- **Assignment**: Nothing in the copy should be a picture; everything else in the listing is to be restated exactly.
#### Data section
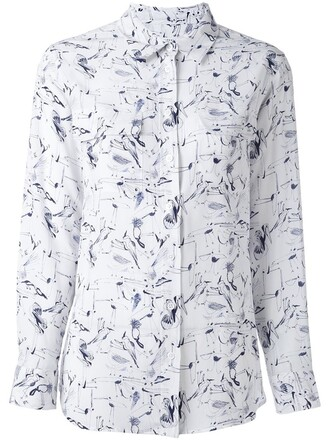 shirt print white top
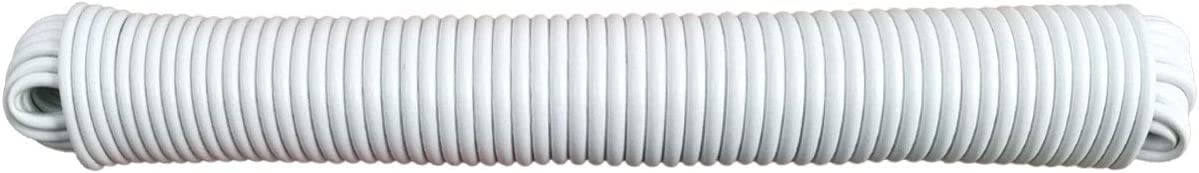 Koch 5640625 3/16 by 100-Feet Plastic Coated Clothesline, White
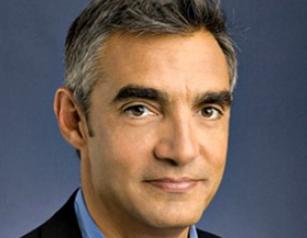 Ex-Discovery Exec Peter Liguori Named New Tribune CEO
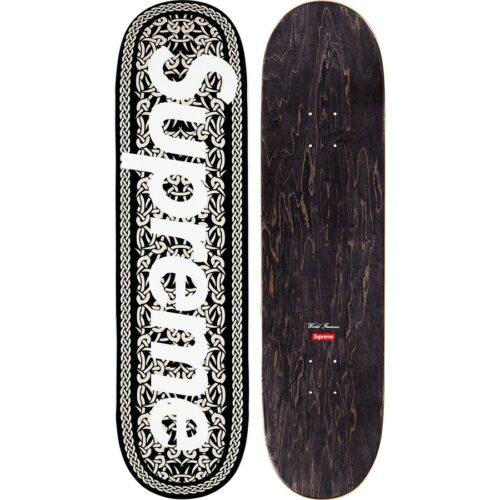 Supreme Celtic Knot Skateboard - sort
########
- **Written reply**:
 shirt print white top
 Koch 5640625 3/16 by 100-Feet Plastic Coated Clothesline, White
 Ex-Discovery Exec Peter Liguori Named New Tribune CEO
 Supreme Celtic Knot Skateboard - sort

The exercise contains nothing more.